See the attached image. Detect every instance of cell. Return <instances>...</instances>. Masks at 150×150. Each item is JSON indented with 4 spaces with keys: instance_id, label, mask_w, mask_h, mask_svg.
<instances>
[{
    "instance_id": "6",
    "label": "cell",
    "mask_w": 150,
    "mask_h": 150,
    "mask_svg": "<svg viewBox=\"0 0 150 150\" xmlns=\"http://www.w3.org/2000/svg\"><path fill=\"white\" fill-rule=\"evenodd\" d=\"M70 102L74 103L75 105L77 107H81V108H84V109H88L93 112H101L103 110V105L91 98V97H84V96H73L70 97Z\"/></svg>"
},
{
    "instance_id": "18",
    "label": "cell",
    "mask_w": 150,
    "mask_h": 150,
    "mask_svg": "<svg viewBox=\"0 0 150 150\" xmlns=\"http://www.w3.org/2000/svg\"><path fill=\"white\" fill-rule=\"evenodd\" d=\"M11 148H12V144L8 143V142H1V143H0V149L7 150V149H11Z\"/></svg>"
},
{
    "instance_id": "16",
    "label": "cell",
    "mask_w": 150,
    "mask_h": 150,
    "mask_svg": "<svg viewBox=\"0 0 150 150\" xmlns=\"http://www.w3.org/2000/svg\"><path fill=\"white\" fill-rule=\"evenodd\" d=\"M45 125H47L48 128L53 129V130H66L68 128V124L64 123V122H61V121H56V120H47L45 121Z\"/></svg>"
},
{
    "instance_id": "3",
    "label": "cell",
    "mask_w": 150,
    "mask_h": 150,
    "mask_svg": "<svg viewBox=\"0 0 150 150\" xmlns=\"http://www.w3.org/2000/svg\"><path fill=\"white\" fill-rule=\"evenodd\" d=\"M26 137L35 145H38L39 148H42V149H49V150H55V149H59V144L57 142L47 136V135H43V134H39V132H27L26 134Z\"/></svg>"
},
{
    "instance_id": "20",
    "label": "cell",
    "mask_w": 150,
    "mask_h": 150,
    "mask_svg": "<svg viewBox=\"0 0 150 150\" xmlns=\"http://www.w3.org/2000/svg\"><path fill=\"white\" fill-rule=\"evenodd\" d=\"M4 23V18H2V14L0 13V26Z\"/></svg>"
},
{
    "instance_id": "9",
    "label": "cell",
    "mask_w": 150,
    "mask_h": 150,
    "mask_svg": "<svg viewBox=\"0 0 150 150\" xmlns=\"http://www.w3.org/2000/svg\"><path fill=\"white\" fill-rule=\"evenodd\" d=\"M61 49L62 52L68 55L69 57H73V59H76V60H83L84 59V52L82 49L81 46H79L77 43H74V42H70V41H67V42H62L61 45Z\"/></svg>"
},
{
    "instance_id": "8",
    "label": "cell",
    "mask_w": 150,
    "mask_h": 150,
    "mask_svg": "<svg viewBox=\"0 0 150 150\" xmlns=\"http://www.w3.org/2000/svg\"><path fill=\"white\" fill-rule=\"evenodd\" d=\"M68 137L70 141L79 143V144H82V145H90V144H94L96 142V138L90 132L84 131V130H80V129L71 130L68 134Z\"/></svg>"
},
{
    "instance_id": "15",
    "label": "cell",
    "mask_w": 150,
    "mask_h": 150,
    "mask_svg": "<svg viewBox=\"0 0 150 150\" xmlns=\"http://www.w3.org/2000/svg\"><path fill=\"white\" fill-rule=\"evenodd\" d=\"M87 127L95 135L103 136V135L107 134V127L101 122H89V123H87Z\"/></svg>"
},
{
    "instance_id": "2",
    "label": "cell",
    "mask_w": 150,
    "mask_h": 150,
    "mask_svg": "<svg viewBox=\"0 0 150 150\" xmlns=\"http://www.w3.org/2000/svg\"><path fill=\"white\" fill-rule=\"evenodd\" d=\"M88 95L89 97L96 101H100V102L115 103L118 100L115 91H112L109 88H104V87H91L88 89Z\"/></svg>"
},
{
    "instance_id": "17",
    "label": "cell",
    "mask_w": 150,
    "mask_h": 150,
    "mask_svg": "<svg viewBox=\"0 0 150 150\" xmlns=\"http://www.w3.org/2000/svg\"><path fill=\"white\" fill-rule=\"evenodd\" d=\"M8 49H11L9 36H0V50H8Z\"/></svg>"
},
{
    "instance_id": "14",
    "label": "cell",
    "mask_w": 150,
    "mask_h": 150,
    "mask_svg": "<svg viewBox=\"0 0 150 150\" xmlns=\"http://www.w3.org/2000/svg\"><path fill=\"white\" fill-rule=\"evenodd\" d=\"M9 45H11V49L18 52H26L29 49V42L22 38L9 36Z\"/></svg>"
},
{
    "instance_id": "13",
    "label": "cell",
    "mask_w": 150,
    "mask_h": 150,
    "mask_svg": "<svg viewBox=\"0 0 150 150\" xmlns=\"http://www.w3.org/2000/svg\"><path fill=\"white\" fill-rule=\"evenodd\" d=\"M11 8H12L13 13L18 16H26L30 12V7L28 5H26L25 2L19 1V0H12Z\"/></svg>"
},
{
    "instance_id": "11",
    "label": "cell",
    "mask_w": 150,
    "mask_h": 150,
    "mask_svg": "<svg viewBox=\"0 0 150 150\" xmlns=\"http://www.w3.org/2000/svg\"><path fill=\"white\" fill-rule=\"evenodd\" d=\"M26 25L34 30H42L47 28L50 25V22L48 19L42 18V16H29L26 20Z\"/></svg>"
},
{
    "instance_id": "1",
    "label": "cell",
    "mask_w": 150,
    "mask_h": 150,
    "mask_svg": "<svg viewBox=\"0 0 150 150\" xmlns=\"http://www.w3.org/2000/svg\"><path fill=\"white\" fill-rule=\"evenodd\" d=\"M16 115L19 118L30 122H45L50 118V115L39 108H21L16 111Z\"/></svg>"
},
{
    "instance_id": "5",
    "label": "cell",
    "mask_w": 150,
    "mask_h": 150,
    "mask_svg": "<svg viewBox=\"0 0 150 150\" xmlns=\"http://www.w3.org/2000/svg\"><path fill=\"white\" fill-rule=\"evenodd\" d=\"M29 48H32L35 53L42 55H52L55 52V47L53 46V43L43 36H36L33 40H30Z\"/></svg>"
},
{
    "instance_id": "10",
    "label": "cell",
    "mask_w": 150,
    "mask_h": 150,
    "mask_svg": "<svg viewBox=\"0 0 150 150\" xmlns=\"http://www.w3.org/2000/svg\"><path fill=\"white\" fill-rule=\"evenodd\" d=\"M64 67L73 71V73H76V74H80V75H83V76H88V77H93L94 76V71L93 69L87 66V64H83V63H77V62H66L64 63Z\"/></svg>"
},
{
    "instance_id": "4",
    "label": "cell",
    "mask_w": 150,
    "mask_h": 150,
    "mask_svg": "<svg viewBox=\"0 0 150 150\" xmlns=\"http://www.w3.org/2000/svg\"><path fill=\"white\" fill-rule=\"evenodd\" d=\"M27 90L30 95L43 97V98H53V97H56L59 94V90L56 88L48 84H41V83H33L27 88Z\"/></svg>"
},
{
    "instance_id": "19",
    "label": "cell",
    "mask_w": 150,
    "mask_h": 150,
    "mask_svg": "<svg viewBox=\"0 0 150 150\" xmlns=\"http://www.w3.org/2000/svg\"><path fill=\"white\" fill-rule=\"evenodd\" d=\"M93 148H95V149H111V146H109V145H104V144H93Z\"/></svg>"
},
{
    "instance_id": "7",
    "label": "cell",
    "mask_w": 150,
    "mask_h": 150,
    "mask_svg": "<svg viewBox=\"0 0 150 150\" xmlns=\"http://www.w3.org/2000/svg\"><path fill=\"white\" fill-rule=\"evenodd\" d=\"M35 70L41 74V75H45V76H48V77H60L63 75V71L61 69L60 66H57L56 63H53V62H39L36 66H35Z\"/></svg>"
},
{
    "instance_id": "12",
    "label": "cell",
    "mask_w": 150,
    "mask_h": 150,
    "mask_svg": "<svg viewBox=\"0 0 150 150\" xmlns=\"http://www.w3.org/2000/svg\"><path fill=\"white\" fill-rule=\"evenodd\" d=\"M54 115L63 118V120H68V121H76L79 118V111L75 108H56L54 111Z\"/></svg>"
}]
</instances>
------------------------
_DIRECTION_.
Return every line of the data above that contains the string "instances".

_TASK RESPONSE_.
See the attached image. Detect every instance of cell. Return <instances>...</instances>. Masks at 150×150. Each item is JSON indented with 4 spaces with keys: instance_id, label, mask_w, mask_h, mask_svg.
<instances>
</instances>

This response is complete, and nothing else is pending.